So why would Hebrews 13:3 instruct us to “remember the prisoners, “as though in prison with them, and those who are ill treated since you yourselves also are in the body?”

Now that I’ve gained a limited view, let me share these insights:

      There are a lot of innocent people in prison. “The Innocence Project” has been able to identify a number of these and get them freed, sometimes after thirty years in prison. My personal assessment is that at least 30% of the non-drug cases have innocent men in prison. Without “remember the prisoners” you would probably not know that.

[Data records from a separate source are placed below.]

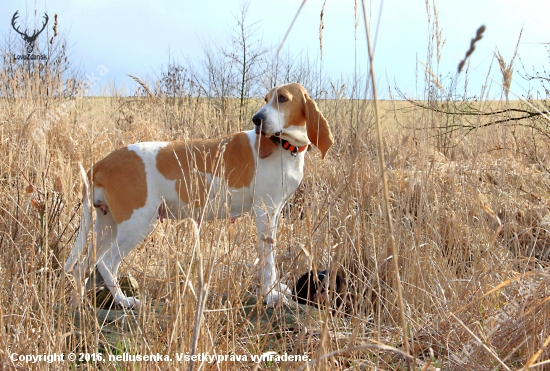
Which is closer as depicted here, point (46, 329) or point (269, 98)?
point (46, 329)

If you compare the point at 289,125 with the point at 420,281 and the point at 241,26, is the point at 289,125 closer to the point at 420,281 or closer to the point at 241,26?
the point at 420,281

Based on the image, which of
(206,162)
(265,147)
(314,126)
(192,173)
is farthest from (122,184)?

      People in prison are often forgotten. The longer someone is in prison, the fewer contacts they have. I am acquainted with prisoners who have not received a single piece of personal mail, a phone call or a visit in years. Those are the ones who find it difficult when they are released and soon return to prison. 

      God is present in prisons. People truly find God and see transformation. For some, prison saves them from self-destruction. The church has an important role to play in their redemption back into society but usually drops the ball.

The phrase “as though in prison with them” requires that we gain understanding, and then with prayer and other processes, meet their needs. And the writer was also including “those who are ill treated” in our care circles. When we fail to keep these lessons, we are damaging the “body of Christ”. Reread Matthew 25:31-46 and evaluate your plans for the New Year. God may have some special assignments for you.